EXERCISE DETAILS.
Would you please copy the entries exactly, leaving every picture aside?

RECORDS PROVIDED.
+ + +

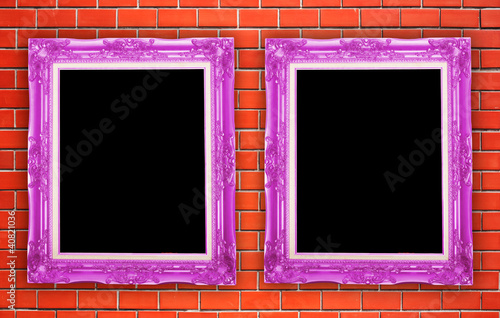 two purple frame picture with wall brick background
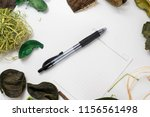 paper note with a pen and dead... | Shutterstock . vector #1156561498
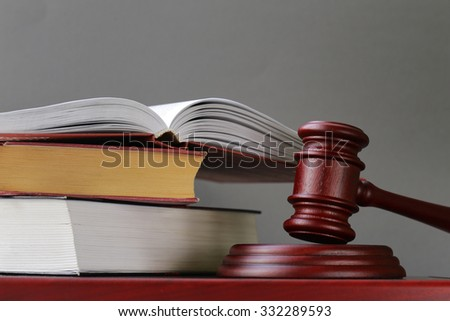 gavel on a stand on a wooden background - stock photo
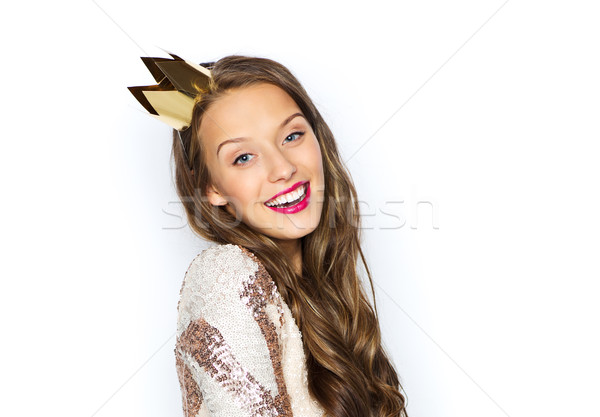 Stock photo: happy young woman or girl in party dress and crown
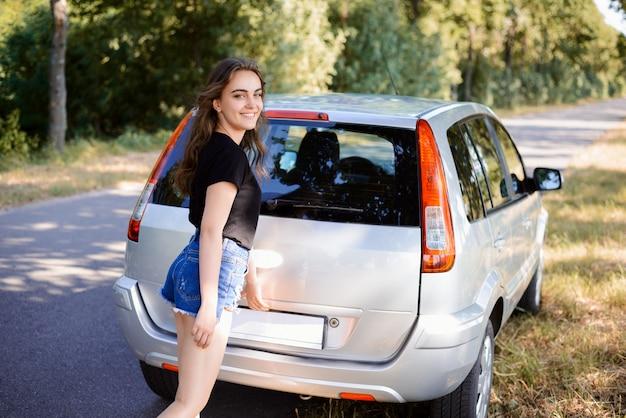 Jonge lachende meisje kofferbak openen. de vrouwelijke bestuurder hield auto dichtbij weg op platteland tegen en probeert bagageruimte te openen om iets te nemen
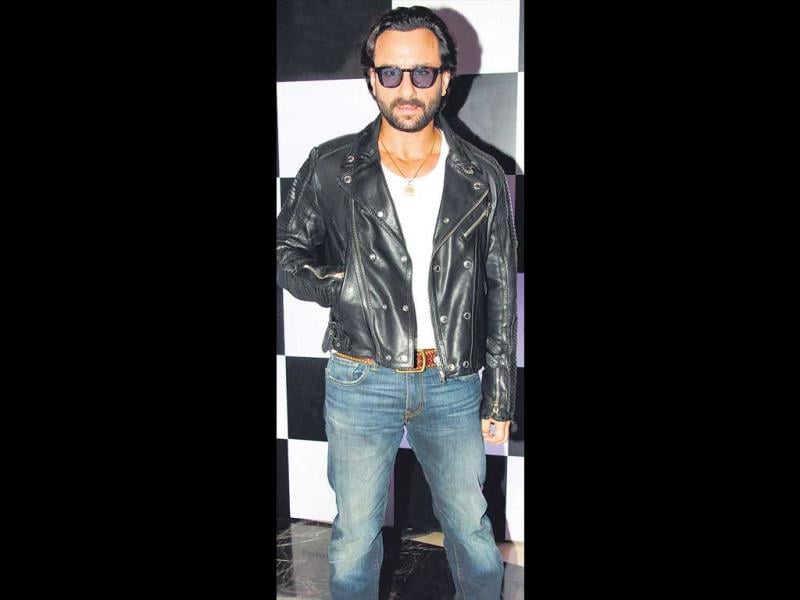 Saif Ali Khan wore a leather jacket and even sunglasses indoors at an event. HT Photo/Yogen Shah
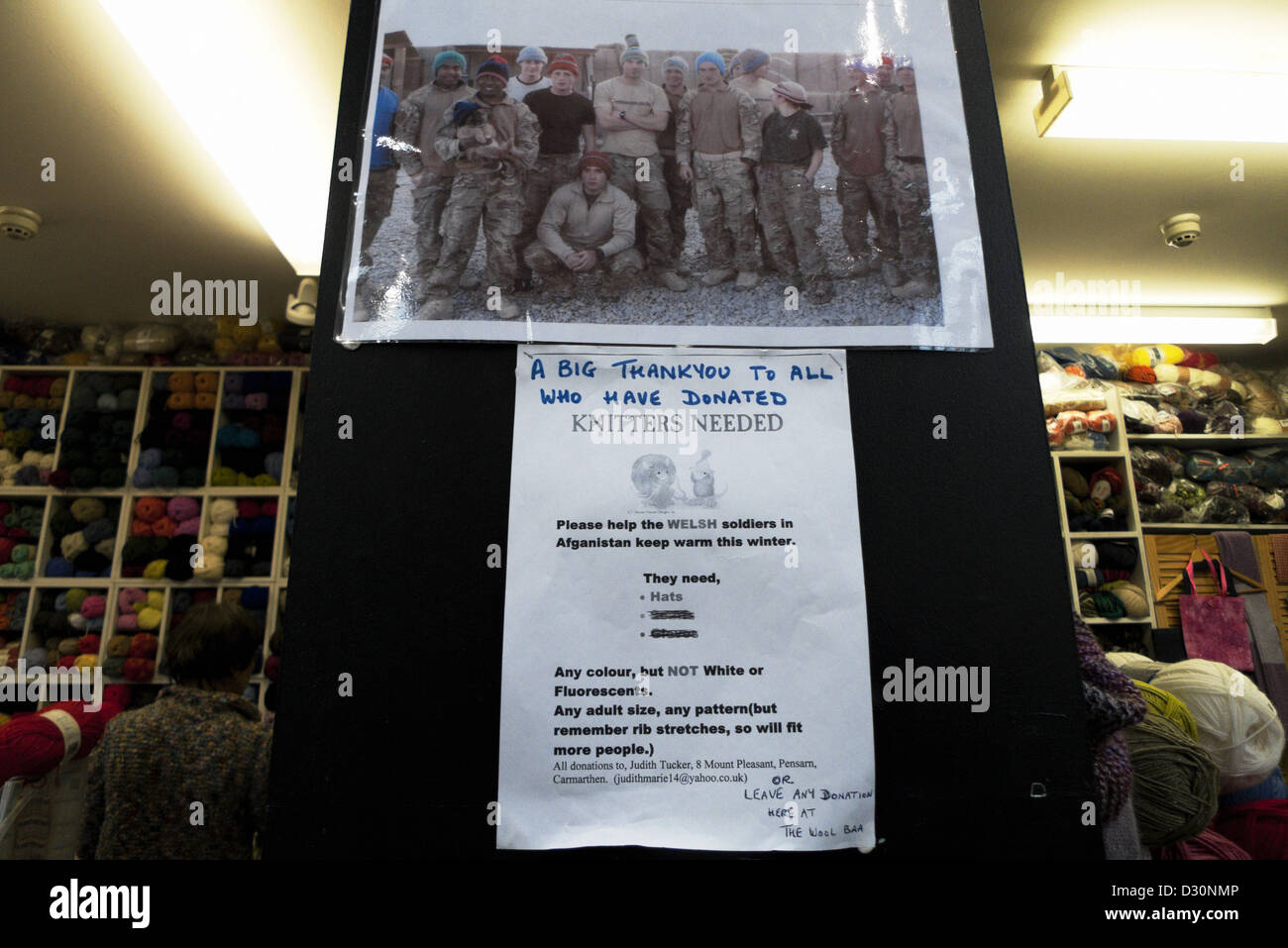 An ad calling for knitters to make hats for soldiers in Afghanistan in Carmarthen Market wool shop Carmarthenshire, - Stock Image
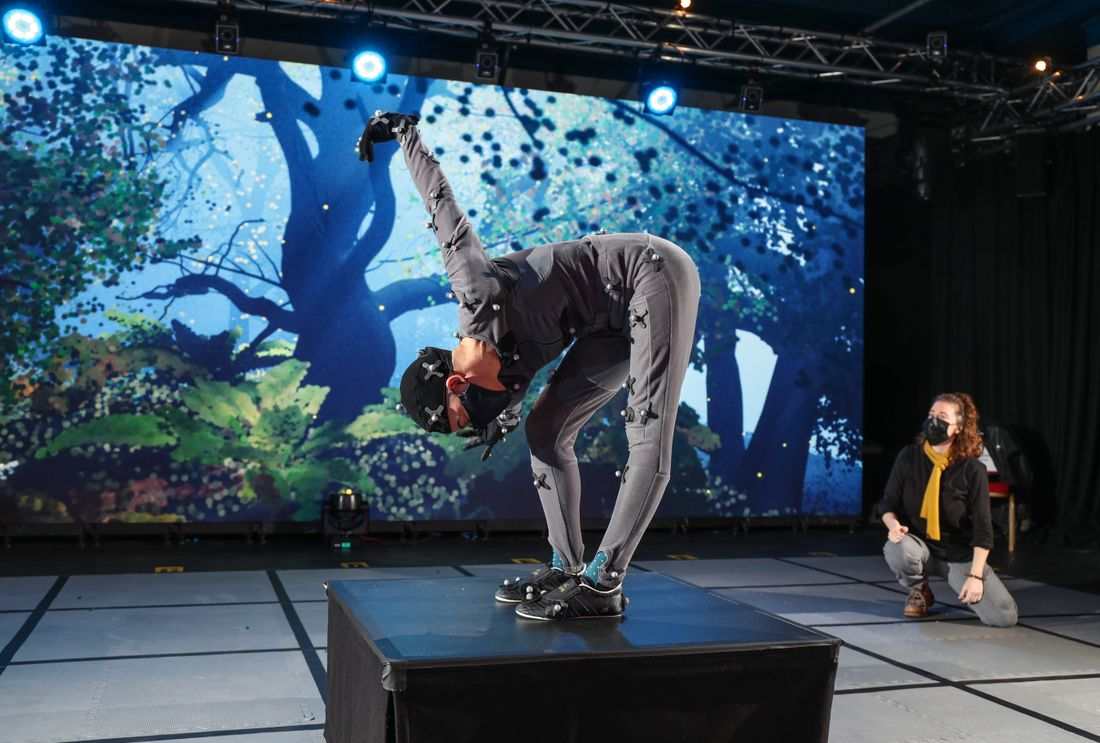A person wearing a grey motion capture suit stands bent over at the waist in front of a digital screen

+ + +

SOLUTION.
 two purple frame picture with wall brick background
 paper note with a pen and dead... | Shutterstock . vector #1156561498
 gavel on a stand on a wooden background - stock photo
 Stock photo: happy young woman or girl in party dress and crown
 Jonge lachende meisje kofferbak openen. de vrouwelijke bestuurder hield auto dichtbij weg op platteland tegen en probeert bagageruimte te openen om iets te nemen
 Saif Ali Khan wore a leather jacket and even sunglasses indoors at an event. HT Photo/Yogen Shah
 An ad calling for knitters to make hats for soldiers in Afghanistan in Carmarthen Market wool shop Carmarthenshire, - Stock Image
A person wearing a grey motion capture suit stands bent over at the waist in front of a digital screen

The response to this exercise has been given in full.